What is expected
Extract the part of the items that opens with the line containing "When comparing the" and runs through the end of the items, and repeat those lines word for word.

────────

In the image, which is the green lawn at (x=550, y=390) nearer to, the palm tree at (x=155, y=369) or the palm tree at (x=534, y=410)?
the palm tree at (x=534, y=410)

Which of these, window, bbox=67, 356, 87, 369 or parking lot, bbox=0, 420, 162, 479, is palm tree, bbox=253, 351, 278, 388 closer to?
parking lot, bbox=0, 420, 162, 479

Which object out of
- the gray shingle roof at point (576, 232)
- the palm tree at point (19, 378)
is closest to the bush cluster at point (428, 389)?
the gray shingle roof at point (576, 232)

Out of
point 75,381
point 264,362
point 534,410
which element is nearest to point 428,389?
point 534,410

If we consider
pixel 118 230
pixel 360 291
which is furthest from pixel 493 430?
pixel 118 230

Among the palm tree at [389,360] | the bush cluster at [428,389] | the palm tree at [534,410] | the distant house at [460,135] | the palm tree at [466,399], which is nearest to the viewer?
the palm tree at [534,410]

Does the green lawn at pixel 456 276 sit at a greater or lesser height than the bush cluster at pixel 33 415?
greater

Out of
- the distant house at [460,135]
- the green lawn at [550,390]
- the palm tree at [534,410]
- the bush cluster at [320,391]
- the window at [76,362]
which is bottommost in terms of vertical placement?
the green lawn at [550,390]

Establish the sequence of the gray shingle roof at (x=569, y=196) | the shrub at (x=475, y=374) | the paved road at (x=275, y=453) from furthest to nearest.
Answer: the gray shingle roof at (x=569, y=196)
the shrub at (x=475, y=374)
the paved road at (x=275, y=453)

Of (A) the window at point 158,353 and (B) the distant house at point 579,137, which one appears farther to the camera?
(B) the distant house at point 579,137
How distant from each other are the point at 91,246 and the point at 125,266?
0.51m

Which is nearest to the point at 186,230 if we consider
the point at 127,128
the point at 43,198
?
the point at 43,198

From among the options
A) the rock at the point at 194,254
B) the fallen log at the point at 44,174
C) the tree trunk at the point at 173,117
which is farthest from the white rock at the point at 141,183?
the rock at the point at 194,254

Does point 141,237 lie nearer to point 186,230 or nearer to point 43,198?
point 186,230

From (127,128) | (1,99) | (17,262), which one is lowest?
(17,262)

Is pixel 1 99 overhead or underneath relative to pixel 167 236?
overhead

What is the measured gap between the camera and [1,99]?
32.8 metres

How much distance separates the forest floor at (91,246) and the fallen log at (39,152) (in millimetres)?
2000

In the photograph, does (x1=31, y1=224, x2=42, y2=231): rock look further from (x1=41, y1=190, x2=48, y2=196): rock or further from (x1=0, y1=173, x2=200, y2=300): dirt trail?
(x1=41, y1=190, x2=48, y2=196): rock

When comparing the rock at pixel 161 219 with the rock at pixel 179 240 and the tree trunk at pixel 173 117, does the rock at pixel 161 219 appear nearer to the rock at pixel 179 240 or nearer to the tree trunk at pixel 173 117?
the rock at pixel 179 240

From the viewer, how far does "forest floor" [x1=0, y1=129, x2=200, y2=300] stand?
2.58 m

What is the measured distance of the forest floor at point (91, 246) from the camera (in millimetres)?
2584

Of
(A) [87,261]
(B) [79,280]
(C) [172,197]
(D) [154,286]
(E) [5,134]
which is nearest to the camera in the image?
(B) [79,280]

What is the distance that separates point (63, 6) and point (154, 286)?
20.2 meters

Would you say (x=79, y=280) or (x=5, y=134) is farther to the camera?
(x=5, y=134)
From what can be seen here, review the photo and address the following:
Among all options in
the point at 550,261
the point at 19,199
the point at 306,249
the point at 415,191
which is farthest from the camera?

────────

The reply
When comparing the rock at pixel 161 219 with the rock at pixel 179 240 and the tree trunk at pixel 173 117, does the rock at pixel 161 219 appear nearer to the rock at pixel 179 240 or nearer to the tree trunk at pixel 173 117?
the rock at pixel 179 240

From the viewer, how far does "forest floor" [x1=0, y1=129, x2=200, y2=300] stand?
2.58 m

What is the measured distance of the forest floor at point (91, 246) from the camera (in millimetres)?
2584

Of
(A) [87,261]
(B) [79,280]
(C) [172,197]
(D) [154,286]
(E) [5,134]
which is nearest to the camera in the image?
(B) [79,280]

What is the distance that separates point (63, 6) and point (154, 286)?
20.2 meters

Would you say (x=79, y=280) or (x=5, y=134) is farther to the camera?
(x=5, y=134)
From what can be seen here, review the photo and address the following:
Among all options in
the point at 550,261
the point at 19,199
the point at 306,249
the point at 415,191
which is farthest from the camera?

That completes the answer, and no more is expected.